A Study to Learn More About the Long-Term Safety of BIIB141 (Omaveloxolone) in Participants With Friedreich's Ataxia Who Are Prescribed it by Their Own Doctors

Launched by BIOGEN · Sep 30, 2024

Keywords

ClinConnect Summary

This clinical trial is focused on understanding the long-term safety of a medication called BIIB141, also known as omaveloxolone or SKYCLARYS®, for individuals with Friedreich's Ataxia (FA) who are starting this treatment for the first time. The study will observe participants to collect important health information without changing their usual medical care. Researchers want to find out if there are any serious health issues related to the drug, specifically looking for events that could be life-threatening or cause lasting problems, as well as any potential heart or liver issues.

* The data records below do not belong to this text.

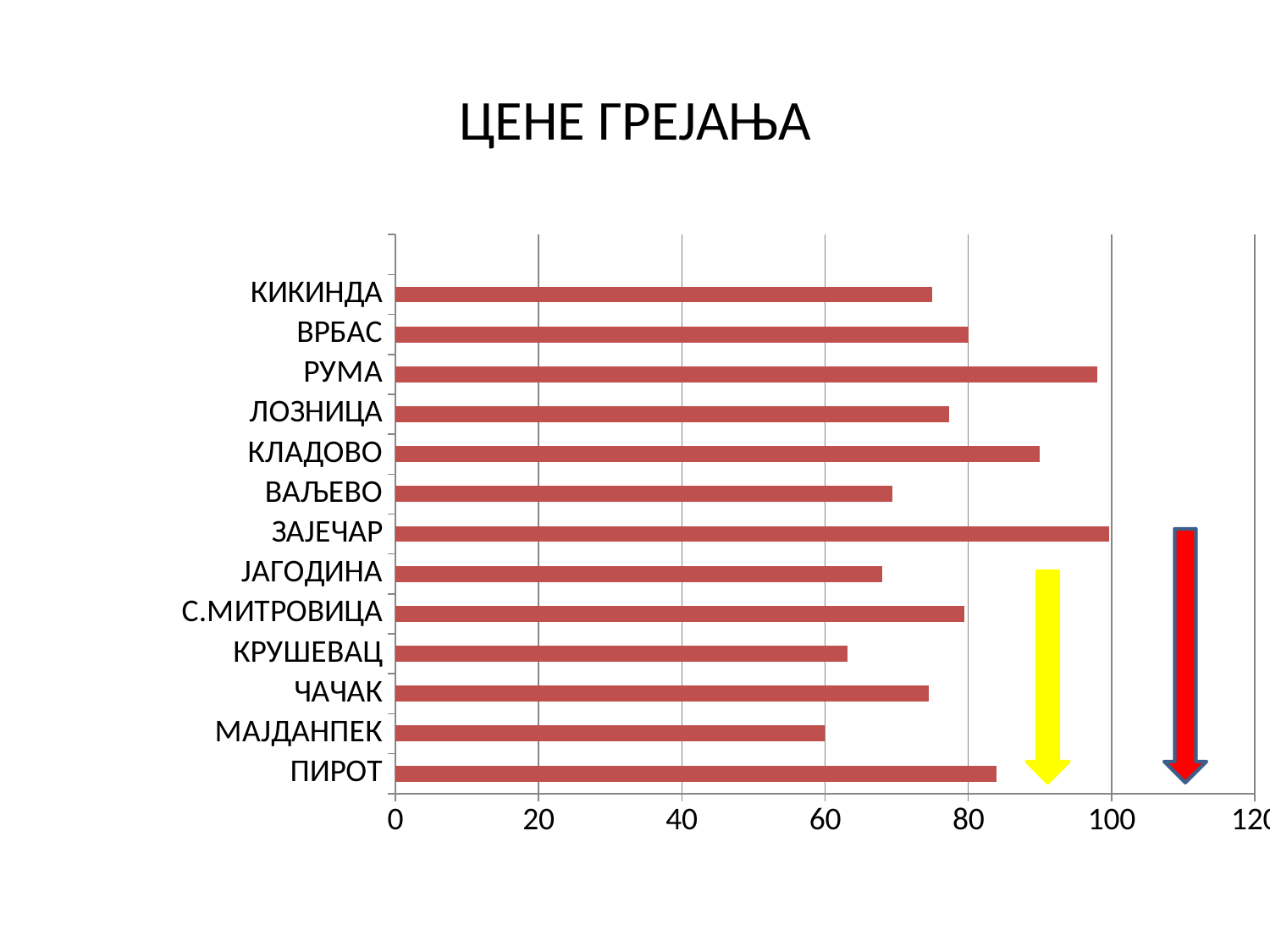
Is the value for ЗАЈЕЧАР greater or less than 80? greater Which has the larger value, ПИРОТ or КРУШЕВАЦ? ПИРОТ Is the value for КИКИНДА greater or less than 80? less Is the value for ЈАГОДИНА greater or less than 80? less Which has the larger value, КЛАДОВО or ЈАГОДИНА? КЛАДОВО What is the title of the chart? ЦЕНЕ ГРЕЈАЊА Which has the larger value, РУМА or ВАЉЕВО? РУМА How many categories (cities) are plotted in the chart? 13 What type of chart is shown on the slide? bar chart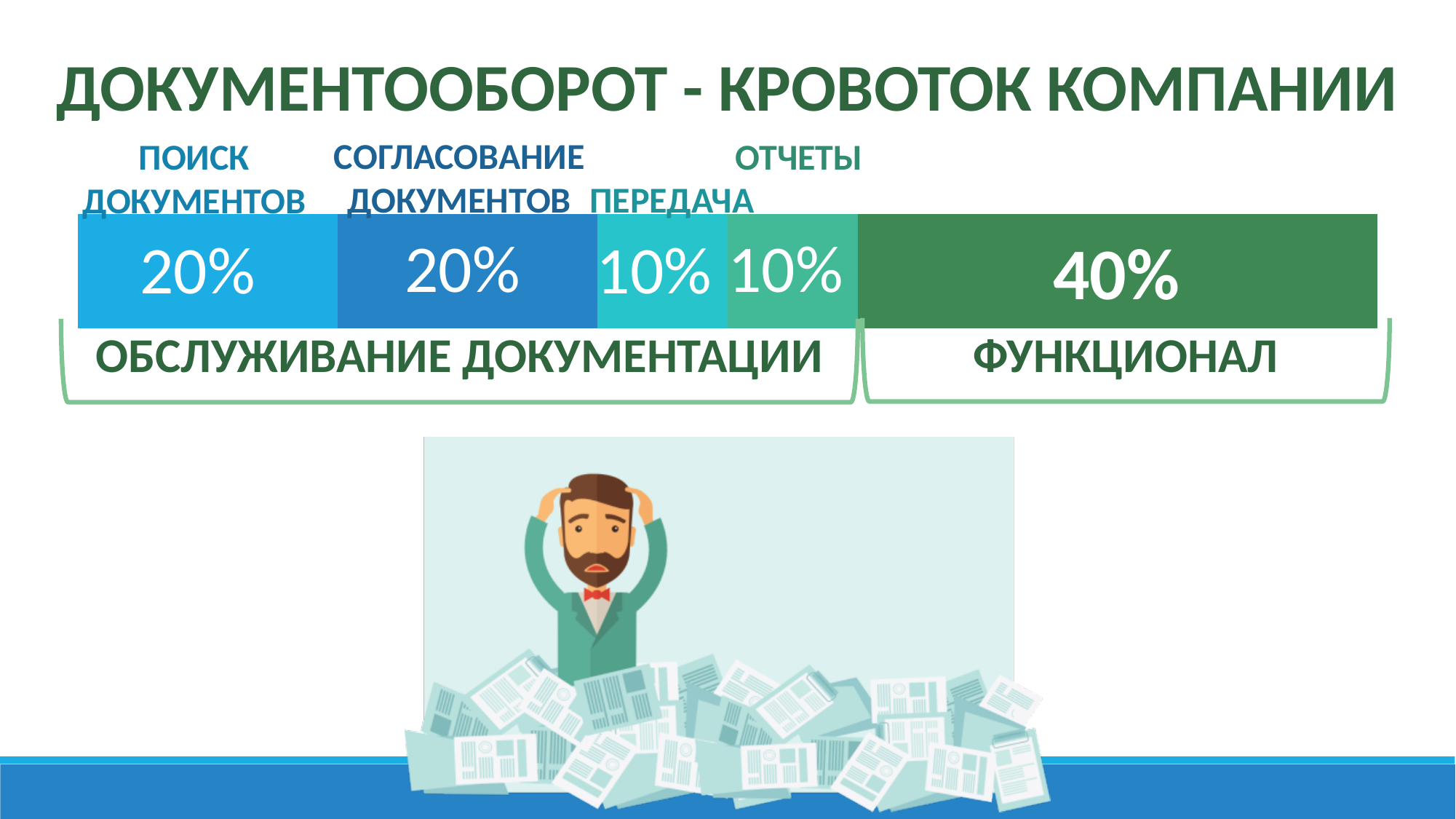
What percentage is shown for the segment labelled ПЕРЕДАЧА? 10% What percentage is shown for the segment labelled ФУНКЦИОНАЛ? 40% What is the title of the slide? ДОКУМЕНТООБОРОТ - КРОВОТОК КОМПАНИИ What is the difference between the ФУНКЦИОНАЛ segment and the ПОИСК ДОКУМЕНТОВ segment? 20% What percentage is shown for the segment labelled ОТЧЕТЫ? 10% How many segments make up the horizontal bar? 5 Which segment of the bar has the largest percentage? ФУНКЦИОНАЛ What percentage is shown for the segment labelled ПОИСК ДОКУМЕНТОВ? 20% What percentage is shown for the segment labelled СОГЛАСОВАНИЕ ДОКУМЕНТОВ? 20% Which is larger, the ПЕРЕДАЧА segment or the СОГЛАСОВАНИЕ ДОКУМЕНТОВ segment? СОГЛАСОВАНИЕ ДОКУМЕНТОВ What kind of chart is shown on the slide? Stacked horizontal bar chart What is the total percentage of the segments grouped under ОБСЛУЖИВАНИЕ ДОКУМЕНТАЦИИ? 60%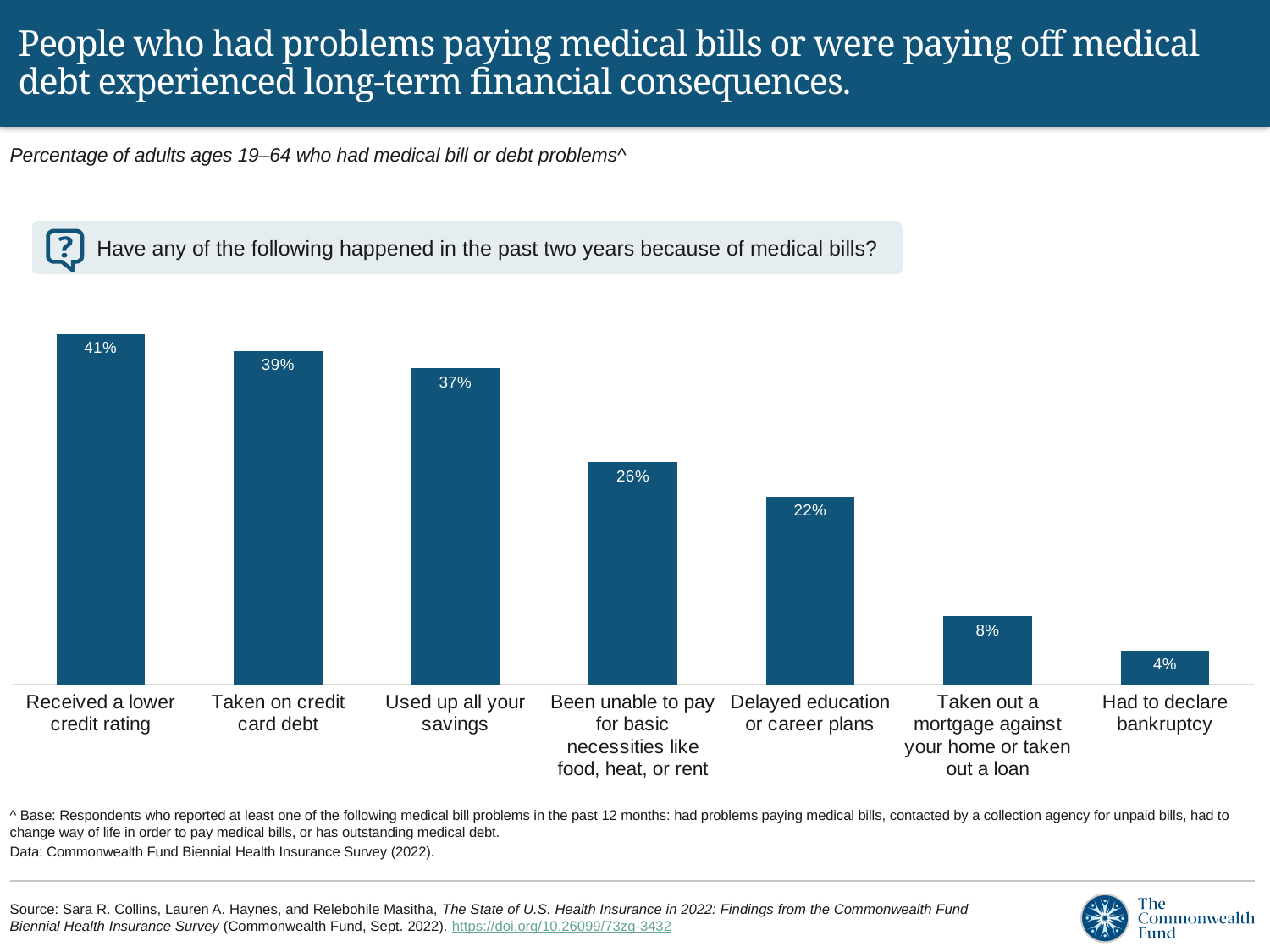
What percentage of adults with medical bill or debt problems had taken on credit card debt? 39% Which is larger: the percentage who used up all their savings or the percentage who delayed education or career plans? Used up all your savings What percentage of adults with medical bill or debt problems had to declare bankruptcy? 4% What percentage of adults with medical bill or debt problems had used up all their savings? 37% How many consequence categories are shown in the chart? 7 What percentage of adults with medical bill or debt problems received a lower credit rating? 41% What type of chart is shown on the slide? Bar chart What percentage of adults with medical bill or debt problems had delayed education or career plans? 22% What is the difference in percentage points between 'Been unable to pay for basic necessities like food, heat, or rent' and 'Taken out a mortgage against your home or taken out a loan'? 18 percentage points Do the values rise or fall moving from left to right across the chart? Fall Which consequence has the highest percentage in the chart? Received a lower credit rating Which consequence has the lowest percentage in the chart? Had to declare bankruptcy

To participate in this study, individuals must have a confirmed diagnosis of Friedreich's Ataxia and have never taken omaveloxolone before. Participants will be monitored over a period of up to five years, with regular visits to their doctor to check their health. The study will track how many participants experience serious health events or any side effects from the medication. It's important to note that those currently on omaveloxolone or involved in other specific clinical trials may not be eligible. This study aims to gather valuable information that could help improve treatment and safety for future patients with FA.

Gender

ALL

Eligibility criteria

• Key Inclusion Criteria:
• • Documented diagnosis of FA, including confirmation via genetic testing.
• • Participants aged 16 years and older at initiation of omaveloxolone treatment.
• • For the omaveloxolone-naive cohort
• • - Initiating omaveloxolone treatment as per an approved label concurrent with enrolling in this study.
• • For the omaveloxolone-non-naive cohort
• • Initiated omaveloxolone treatment as per an approved label less than 12 months prior to enrollment in this study
• • Prior to enrollment, maintained omaveloxolone treatment with no discontinuation of more than 60 days
• • Actively on treatment at the time of enrollment in this study
• • Treating physician is the study site principal investigator or sub-investigator
• • Study site confirms ability to provide required baseline data through medical record review, UNIFAI database, or other site-collected data
• • Enrolled in the UNIFAI study prior to initiation of omaveloxolone treatment
• Key Exclusion Criteria:
• • Received off-label prescription of omaveloxolone at any time.
• • Previously enrolled in a clinical trial of omaveloxolone.
• • Participating in a blinded interventional trial at the time of enrollment in the study; participants may participate in other clinical trials after baseline data are collected.
• • Note: Other protocol-defined Inclusion/Exclusion criteria may apply.